WHAT TO WORK ON: Please repeat exactly the lines below from the line with "The Innocents Abroad: The" to the line with "全国十大配资 王晓晨绝密较量", including both, and leave out every picture.

DATA TO EXAMINE:
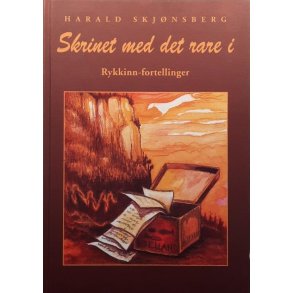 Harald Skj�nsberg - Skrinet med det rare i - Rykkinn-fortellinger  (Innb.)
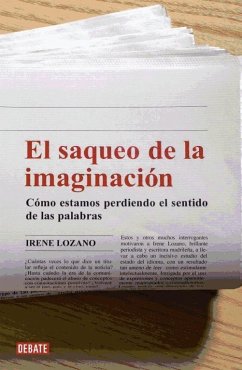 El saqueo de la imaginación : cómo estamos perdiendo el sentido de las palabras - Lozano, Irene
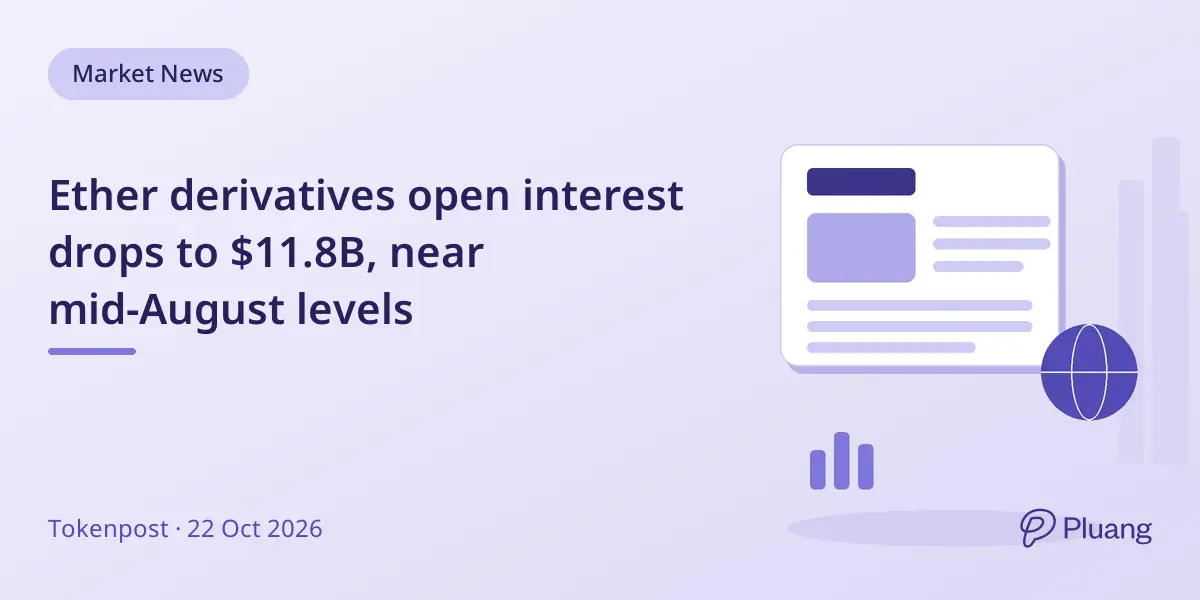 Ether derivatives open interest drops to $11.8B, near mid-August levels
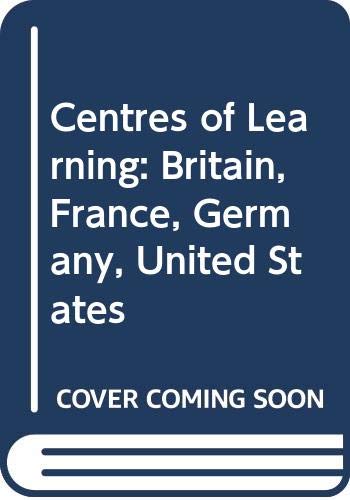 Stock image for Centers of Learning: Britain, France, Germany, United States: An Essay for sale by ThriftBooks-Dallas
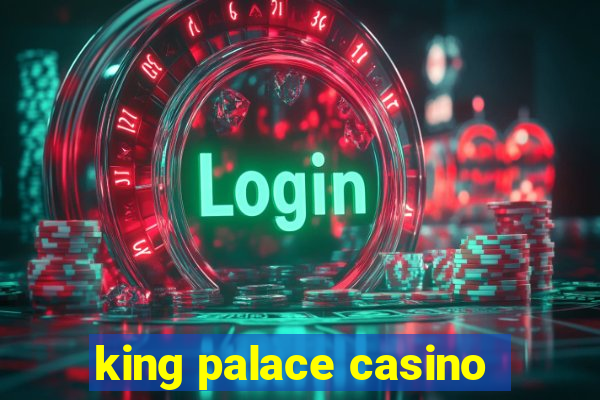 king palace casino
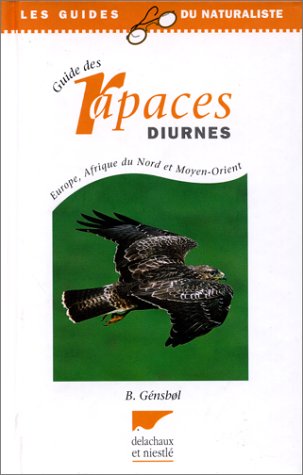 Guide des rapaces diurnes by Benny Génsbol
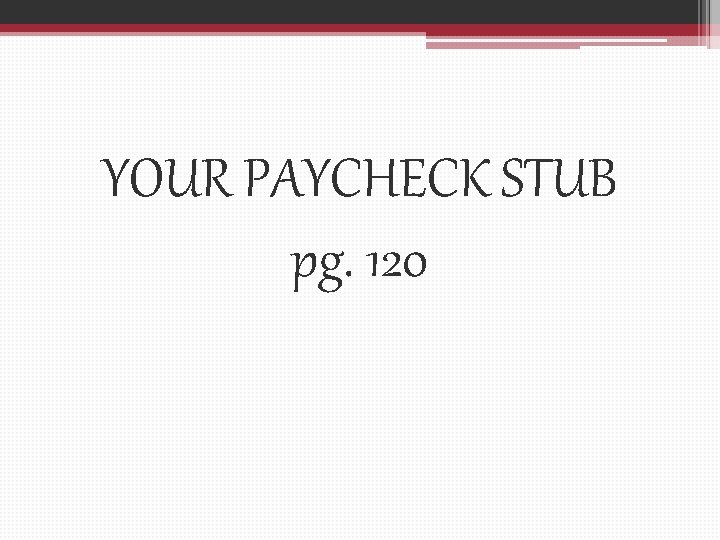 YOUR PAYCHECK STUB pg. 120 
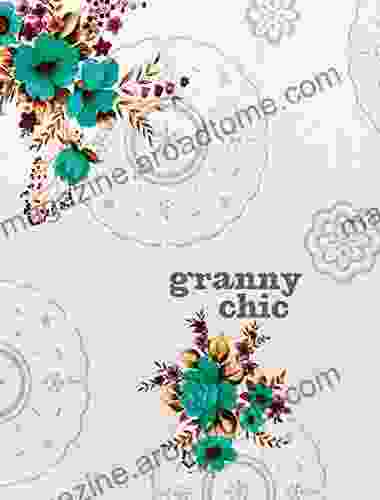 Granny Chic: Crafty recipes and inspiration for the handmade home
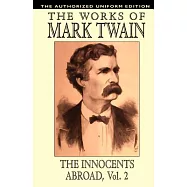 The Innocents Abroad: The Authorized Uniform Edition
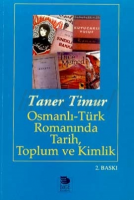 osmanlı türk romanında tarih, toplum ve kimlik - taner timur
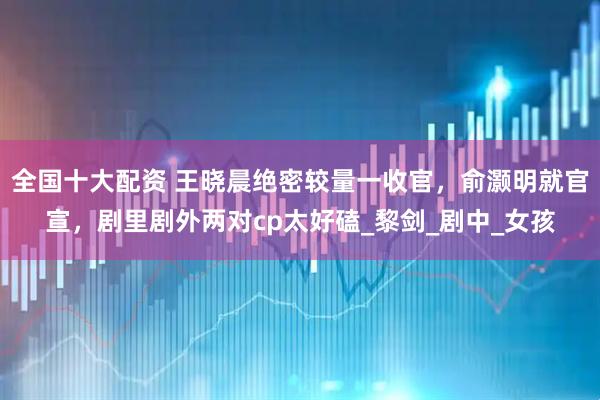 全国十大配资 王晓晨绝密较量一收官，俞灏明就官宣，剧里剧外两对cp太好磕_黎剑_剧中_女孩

--

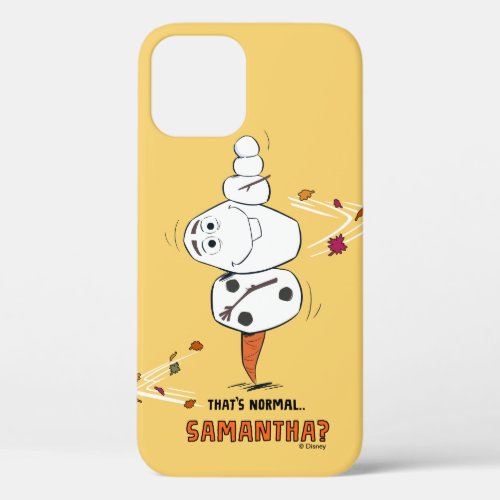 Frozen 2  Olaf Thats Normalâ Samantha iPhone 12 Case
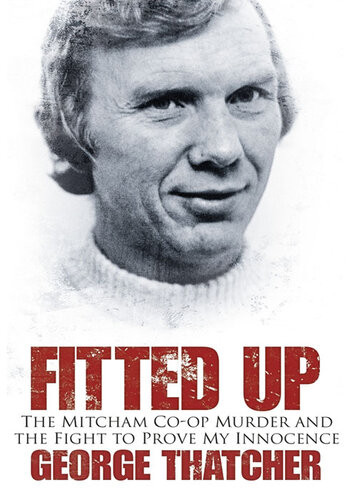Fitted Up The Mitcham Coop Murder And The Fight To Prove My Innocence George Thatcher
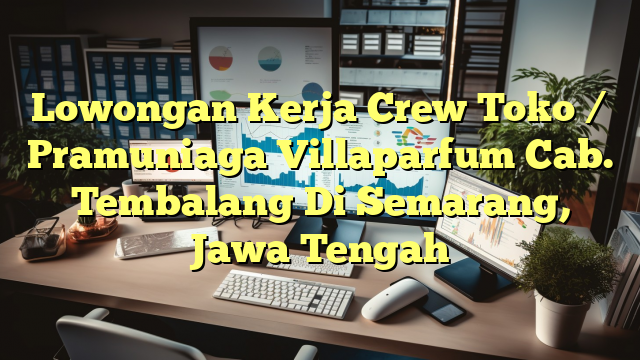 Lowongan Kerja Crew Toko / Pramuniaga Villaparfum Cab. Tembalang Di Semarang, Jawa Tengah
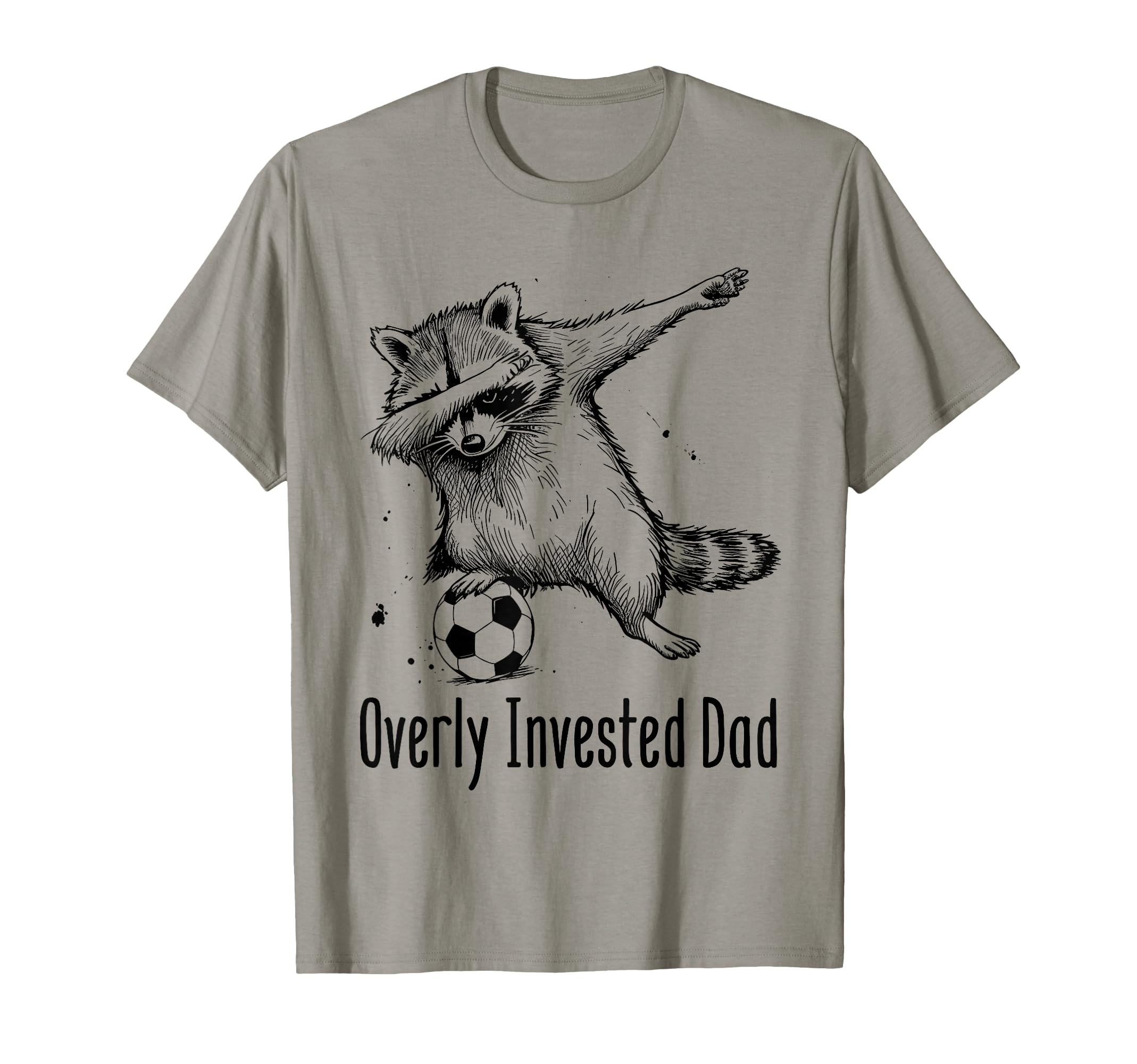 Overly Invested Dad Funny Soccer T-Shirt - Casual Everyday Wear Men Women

ANSWER:
 The Innocents Abroad: The Authorized Uniform Edition
 osmanlı türk romanında tarih, toplum ve kimlik - taner timur
 全国十大配资 王晓晨绝密较量一收官，俞灏明就官宣，剧里剧外两对cp太好磕_黎剑_剧中_女孩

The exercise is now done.